Restate exactly, and only, the lines from the one with "Of point 19,44, point" through the end of the data, with both of those end lines kept. Drop any pictures.

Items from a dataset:
▬▬▬
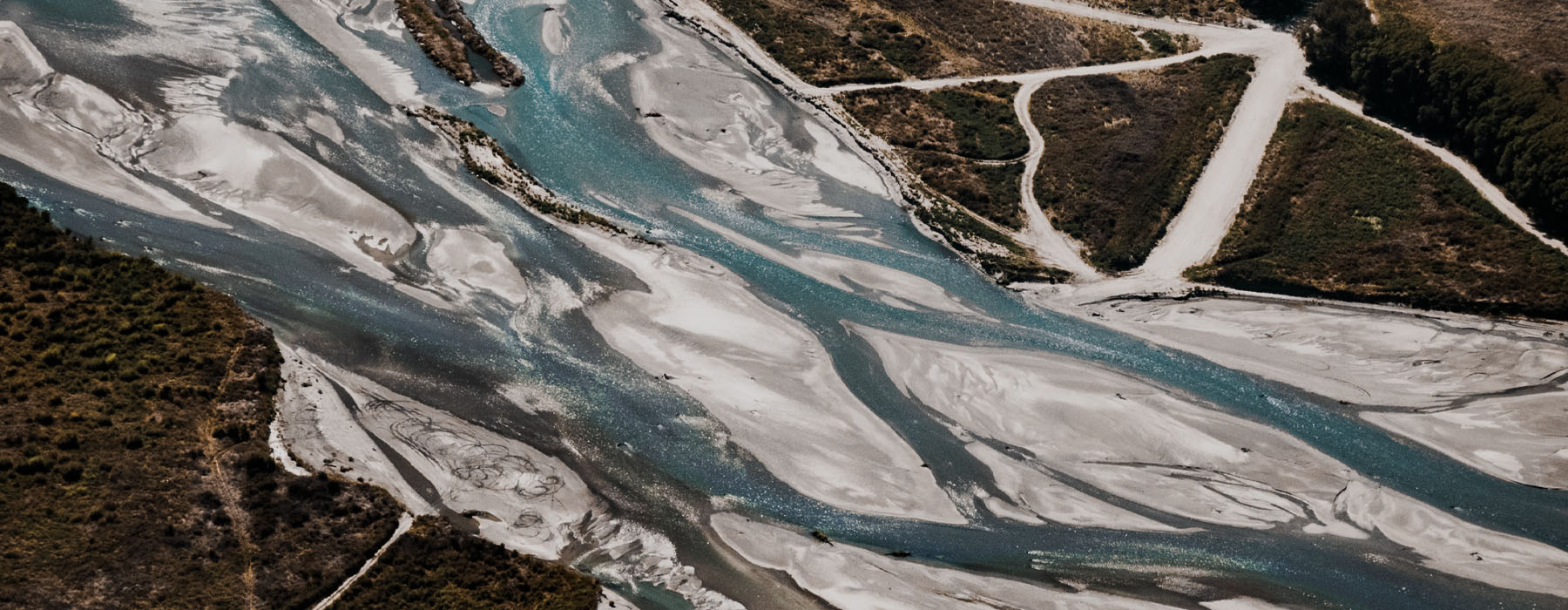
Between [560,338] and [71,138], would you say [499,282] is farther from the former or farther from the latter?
[71,138]

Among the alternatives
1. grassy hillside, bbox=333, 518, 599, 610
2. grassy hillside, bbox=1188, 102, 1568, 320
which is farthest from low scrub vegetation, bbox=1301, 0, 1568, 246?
grassy hillside, bbox=333, 518, 599, 610

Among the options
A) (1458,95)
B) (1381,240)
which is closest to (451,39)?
(1381,240)

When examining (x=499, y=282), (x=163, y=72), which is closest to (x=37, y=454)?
(x=499, y=282)

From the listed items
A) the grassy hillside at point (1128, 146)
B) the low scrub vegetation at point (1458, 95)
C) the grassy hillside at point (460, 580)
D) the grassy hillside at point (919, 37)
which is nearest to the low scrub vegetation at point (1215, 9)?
the low scrub vegetation at point (1458, 95)

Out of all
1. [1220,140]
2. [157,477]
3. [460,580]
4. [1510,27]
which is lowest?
[157,477]

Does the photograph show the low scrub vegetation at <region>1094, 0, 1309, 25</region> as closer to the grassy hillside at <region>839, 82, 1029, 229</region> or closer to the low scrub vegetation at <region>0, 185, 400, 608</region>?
the grassy hillside at <region>839, 82, 1029, 229</region>

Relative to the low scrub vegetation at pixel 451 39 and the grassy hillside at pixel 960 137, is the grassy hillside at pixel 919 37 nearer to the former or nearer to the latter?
the grassy hillside at pixel 960 137

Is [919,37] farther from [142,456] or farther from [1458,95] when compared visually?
[142,456]
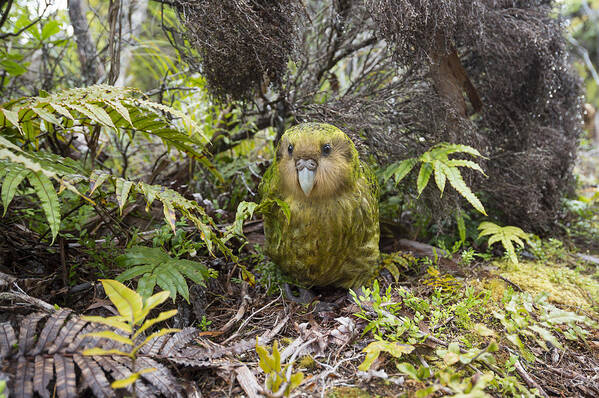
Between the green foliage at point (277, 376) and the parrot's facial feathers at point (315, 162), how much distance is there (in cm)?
96

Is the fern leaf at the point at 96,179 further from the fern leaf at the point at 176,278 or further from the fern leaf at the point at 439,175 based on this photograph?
the fern leaf at the point at 439,175

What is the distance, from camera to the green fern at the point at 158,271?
6.06 ft

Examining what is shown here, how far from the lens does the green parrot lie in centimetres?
215

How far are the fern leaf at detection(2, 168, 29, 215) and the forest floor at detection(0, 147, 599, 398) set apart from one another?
1.69ft

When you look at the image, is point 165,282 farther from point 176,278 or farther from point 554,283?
point 554,283

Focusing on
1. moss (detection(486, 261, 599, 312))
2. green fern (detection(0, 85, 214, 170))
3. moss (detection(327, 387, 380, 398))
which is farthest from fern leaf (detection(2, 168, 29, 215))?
moss (detection(486, 261, 599, 312))

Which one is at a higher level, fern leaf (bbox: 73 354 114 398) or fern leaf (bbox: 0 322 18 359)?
fern leaf (bbox: 0 322 18 359)

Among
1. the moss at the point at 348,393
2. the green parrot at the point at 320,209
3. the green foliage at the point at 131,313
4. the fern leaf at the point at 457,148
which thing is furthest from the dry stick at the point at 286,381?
the fern leaf at the point at 457,148

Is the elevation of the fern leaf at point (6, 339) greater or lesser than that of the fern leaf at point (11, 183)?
lesser

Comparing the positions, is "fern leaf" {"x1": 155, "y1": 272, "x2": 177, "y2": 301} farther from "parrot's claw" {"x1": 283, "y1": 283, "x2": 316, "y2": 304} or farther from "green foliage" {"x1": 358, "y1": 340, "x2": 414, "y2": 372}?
"green foliage" {"x1": 358, "y1": 340, "x2": 414, "y2": 372}

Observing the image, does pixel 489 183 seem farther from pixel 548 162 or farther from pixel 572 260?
pixel 572 260

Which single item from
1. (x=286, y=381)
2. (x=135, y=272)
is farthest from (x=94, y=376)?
(x=286, y=381)

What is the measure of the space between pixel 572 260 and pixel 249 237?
9.91ft

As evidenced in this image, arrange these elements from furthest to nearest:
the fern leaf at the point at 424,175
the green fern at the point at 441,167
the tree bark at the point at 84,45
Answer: the tree bark at the point at 84,45, the fern leaf at the point at 424,175, the green fern at the point at 441,167
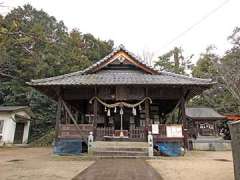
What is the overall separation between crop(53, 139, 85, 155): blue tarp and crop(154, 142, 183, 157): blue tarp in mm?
4496

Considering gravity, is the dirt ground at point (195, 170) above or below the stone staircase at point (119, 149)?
below

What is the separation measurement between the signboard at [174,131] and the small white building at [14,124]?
17975 mm

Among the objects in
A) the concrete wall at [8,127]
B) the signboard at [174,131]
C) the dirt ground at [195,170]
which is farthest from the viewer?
the concrete wall at [8,127]

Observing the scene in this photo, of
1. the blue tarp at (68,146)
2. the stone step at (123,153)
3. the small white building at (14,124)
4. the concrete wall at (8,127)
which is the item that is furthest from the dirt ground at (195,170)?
the small white building at (14,124)

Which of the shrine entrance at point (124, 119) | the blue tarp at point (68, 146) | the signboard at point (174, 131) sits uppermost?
the shrine entrance at point (124, 119)

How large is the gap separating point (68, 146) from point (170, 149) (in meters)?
5.73

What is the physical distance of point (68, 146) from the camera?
41.6 ft

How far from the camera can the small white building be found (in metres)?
23.8

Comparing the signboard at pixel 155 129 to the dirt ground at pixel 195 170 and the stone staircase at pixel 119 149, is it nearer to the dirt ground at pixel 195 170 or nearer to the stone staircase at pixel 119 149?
the stone staircase at pixel 119 149

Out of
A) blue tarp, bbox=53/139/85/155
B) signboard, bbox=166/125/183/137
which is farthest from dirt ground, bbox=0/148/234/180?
signboard, bbox=166/125/183/137

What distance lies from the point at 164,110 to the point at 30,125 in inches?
697

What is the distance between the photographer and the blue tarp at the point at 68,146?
41.1 feet

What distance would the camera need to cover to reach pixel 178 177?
6277 millimetres

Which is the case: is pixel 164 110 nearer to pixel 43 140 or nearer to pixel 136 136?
pixel 136 136
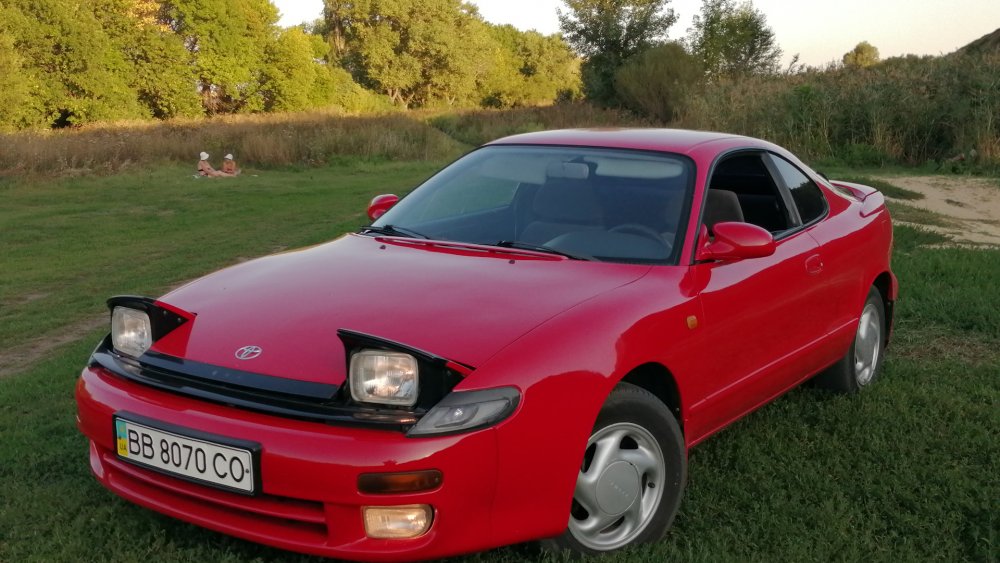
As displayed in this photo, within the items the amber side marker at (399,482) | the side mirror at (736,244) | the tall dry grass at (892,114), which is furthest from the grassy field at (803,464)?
the tall dry grass at (892,114)

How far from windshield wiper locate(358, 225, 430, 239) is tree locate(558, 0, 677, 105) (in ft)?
137

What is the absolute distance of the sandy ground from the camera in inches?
450

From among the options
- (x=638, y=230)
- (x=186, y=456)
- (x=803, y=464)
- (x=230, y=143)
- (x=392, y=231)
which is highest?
(x=638, y=230)

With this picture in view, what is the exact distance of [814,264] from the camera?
4.41m

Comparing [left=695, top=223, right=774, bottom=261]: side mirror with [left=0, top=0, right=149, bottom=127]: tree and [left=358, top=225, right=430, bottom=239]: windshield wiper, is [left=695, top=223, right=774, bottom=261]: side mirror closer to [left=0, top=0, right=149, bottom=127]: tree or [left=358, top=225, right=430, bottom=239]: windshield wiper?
[left=358, top=225, right=430, bottom=239]: windshield wiper

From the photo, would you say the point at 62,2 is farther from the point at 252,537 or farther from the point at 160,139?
the point at 252,537

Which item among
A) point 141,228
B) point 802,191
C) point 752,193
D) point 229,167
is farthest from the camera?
point 229,167

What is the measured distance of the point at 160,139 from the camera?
84.6ft

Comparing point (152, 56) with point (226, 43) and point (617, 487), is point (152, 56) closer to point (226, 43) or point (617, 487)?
point (226, 43)

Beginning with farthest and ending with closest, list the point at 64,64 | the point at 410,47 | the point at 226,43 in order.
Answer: the point at 410,47, the point at 226,43, the point at 64,64

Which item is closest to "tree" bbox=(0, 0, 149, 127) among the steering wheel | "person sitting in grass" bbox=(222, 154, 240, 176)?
"person sitting in grass" bbox=(222, 154, 240, 176)

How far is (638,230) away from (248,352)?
1.64 metres

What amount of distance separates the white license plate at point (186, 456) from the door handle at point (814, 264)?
9.00 feet

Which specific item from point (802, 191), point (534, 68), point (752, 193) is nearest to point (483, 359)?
point (752, 193)
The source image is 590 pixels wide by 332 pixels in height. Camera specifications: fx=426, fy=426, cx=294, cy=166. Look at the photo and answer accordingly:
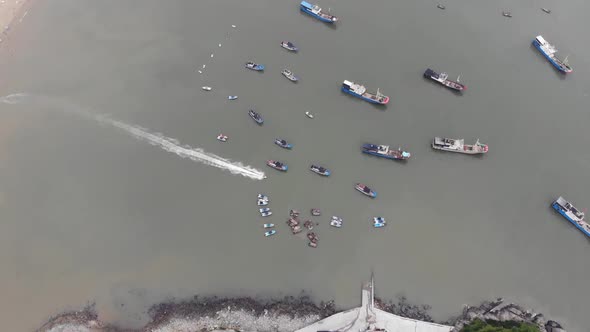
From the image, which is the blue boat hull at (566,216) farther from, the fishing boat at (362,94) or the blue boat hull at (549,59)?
the fishing boat at (362,94)

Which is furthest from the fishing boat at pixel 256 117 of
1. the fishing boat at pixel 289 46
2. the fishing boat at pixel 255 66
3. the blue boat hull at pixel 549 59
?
the blue boat hull at pixel 549 59

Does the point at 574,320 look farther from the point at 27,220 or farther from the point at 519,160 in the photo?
the point at 27,220

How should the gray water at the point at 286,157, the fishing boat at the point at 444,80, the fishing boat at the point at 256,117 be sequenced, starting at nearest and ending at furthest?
the gray water at the point at 286,157 → the fishing boat at the point at 256,117 → the fishing boat at the point at 444,80

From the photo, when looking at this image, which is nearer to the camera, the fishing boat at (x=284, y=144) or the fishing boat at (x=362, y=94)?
the fishing boat at (x=284, y=144)

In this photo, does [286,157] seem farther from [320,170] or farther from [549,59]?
[549,59]

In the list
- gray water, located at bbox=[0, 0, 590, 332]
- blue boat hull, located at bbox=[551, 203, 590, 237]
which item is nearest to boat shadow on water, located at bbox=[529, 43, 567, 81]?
gray water, located at bbox=[0, 0, 590, 332]

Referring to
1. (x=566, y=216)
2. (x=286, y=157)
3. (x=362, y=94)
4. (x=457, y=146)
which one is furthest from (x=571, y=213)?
(x=286, y=157)

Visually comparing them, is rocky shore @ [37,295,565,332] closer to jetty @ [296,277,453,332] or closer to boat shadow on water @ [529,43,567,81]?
jetty @ [296,277,453,332]
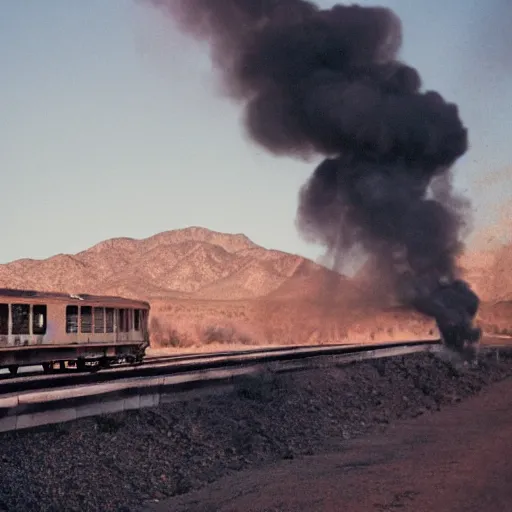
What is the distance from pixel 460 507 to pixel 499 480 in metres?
2.26

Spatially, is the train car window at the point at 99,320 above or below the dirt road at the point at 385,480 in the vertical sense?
above

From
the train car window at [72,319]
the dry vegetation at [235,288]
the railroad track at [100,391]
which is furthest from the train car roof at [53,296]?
the dry vegetation at [235,288]

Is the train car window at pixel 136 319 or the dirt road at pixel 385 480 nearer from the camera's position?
the dirt road at pixel 385 480

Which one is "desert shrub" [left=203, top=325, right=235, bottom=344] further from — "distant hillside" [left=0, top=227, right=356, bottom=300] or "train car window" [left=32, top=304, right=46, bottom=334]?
"distant hillside" [left=0, top=227, right=356, bottom=300]

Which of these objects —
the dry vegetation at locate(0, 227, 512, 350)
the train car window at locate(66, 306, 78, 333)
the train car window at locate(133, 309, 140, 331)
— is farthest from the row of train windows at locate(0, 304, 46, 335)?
the dry vegetation at locate(0, 227, 512, 350)

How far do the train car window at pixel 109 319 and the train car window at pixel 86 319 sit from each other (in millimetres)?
1106

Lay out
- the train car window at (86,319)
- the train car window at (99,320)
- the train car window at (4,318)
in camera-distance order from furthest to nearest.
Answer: the train car window at (99,320), the train car window at (86,319), the train car window at (4,318)

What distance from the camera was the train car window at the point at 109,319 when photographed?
89.1 feet

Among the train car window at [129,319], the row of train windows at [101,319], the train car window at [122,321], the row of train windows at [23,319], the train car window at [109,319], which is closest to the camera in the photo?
Result: the row of train windows at [23,319]

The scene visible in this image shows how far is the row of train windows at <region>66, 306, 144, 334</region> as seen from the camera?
2502 cm

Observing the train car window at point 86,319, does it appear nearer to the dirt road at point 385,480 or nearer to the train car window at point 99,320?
the train car window at point 99,320

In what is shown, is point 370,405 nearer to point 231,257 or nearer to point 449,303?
point 449,303

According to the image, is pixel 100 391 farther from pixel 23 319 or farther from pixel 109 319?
pixel 109 319

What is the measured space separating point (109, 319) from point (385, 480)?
1417 centimetres
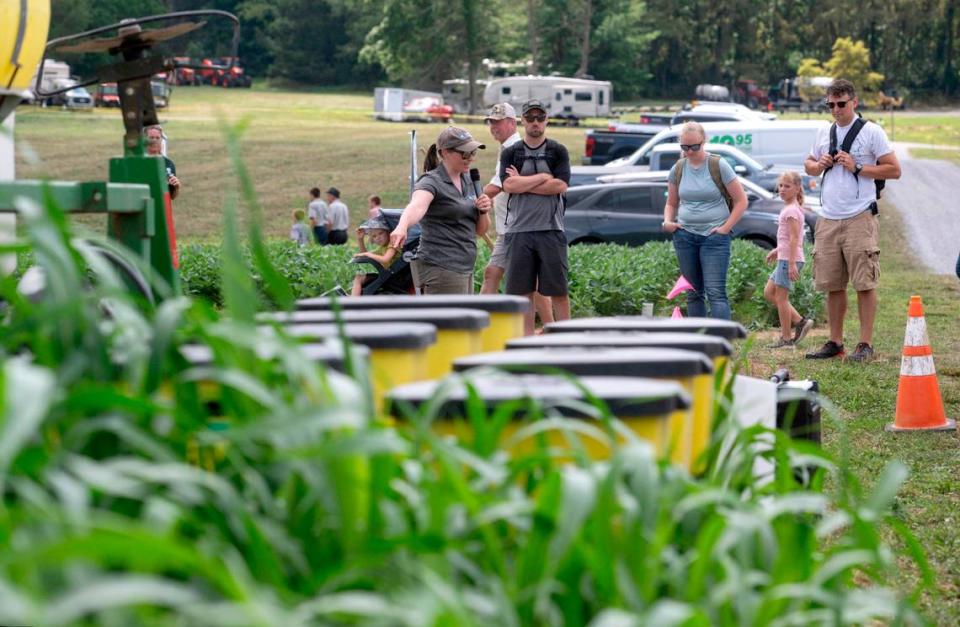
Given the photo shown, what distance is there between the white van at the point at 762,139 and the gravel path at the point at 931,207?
7.92 ft

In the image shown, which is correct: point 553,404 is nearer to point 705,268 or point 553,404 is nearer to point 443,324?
point 443,324

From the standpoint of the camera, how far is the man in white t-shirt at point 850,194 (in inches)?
390

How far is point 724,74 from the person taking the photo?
104 meters

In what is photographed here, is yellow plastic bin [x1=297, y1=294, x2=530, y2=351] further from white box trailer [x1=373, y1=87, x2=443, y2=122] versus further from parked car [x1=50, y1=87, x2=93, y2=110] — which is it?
white box trailer [x1=373, y1=87, x2=443, y2=122]

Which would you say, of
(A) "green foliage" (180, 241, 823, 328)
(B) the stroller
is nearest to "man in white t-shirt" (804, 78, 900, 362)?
(B) the stroller

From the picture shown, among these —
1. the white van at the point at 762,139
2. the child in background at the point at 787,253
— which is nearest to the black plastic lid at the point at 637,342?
the child in background at the point at 787,253

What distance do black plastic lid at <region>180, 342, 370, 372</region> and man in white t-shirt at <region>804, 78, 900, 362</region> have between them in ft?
Result: 25.1

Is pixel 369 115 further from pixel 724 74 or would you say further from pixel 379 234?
pixel 379 234

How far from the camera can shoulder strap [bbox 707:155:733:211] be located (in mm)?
10523

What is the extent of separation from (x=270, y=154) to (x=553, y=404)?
148 ft

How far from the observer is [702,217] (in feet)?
34.6

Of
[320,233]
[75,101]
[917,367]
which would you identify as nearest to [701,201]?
[917,367]

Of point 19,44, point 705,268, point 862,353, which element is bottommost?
point 862,353

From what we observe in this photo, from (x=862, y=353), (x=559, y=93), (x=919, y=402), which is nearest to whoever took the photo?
(x=919, y=402)
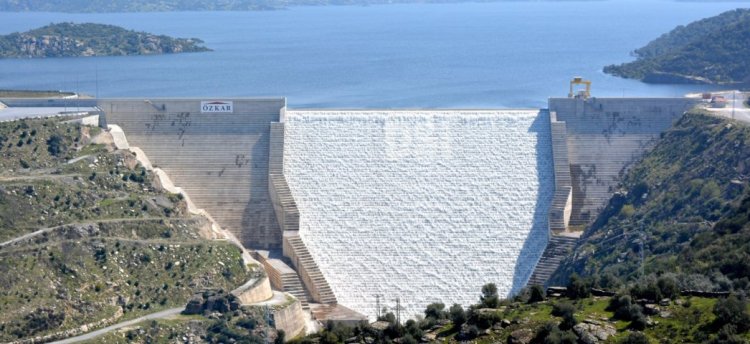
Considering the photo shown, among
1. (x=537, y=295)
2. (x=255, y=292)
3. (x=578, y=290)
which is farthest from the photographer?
(x=255, y=292)

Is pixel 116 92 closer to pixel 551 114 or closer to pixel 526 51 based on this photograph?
pixel 551 114

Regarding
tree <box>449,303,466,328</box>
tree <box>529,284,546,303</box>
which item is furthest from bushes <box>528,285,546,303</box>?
tree <box>449,303,466,328</box>

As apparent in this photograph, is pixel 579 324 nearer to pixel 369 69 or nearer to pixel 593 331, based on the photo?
pixel 593 331

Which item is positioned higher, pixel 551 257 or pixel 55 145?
pixel 55 145

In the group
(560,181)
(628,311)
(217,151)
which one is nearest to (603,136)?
(560,181)

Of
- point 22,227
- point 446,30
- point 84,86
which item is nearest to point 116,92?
point 84,86

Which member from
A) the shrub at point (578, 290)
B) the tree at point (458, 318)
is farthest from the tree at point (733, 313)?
the tree at point (458, 318)

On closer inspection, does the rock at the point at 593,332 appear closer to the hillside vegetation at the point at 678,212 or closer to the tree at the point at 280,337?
the hillside vegetation at the point at 678,212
▬▬▬
**Exercise response:**
Of point 19,44, point 705,268, point 862,353, which element is bottommost?
point 862,353

From what we observe in this photo, from (x=862, y=353), (x=559, y=93), (x=919, y=402), which is nearest to whoever took the photo?
(x=919, y=402)
Considering the photo shown, among
1. (x=537, y=295)
2. (x=255, y=292)
3. (x=578, y=290)
which is farthest from the photographer?
(x=255, y=292)

Is pixel 116 92 closer to pixel 551 114 or closer to pixel 526 51 based on this photograph?
pixel 551 114

Regarding
tree <box>449,303,466,328</box>
tree <box>529,284,546,303</box>
which item is furthest from bushes <box>528,285,546,303</box>?
tree <box>449,303,466,328</box>

As apparent in this photograph, is pixel 579 324 nearer to pixel 369 69 or nearer to pixel 593 331, based on the photo?
pixel 593 331

Which item is positioned higher, pixel 551 257 or pixel 55 145?
pixel 55 145

In the group
(560,181)
(628,311)
(217,151)
which one is nearest to (603,136)?
(560,181)

Of
- point 22,227
- point 446,30
- point 84,86
which item is nearest to point 116,92?
point 84,86

Which member from
A) the shrub at point (578, 290)
B) the tree at point (458, 318)
is farthest from the tree at point (733, 313)?
the tree at point (458, 318)

On closer inspection, does the rock at the point at 593,332 appear closer to the hillside vegetation at the point at 678,212 or closer to the tree at the point at 280,337?
the hillside vegetation at the point at 678,212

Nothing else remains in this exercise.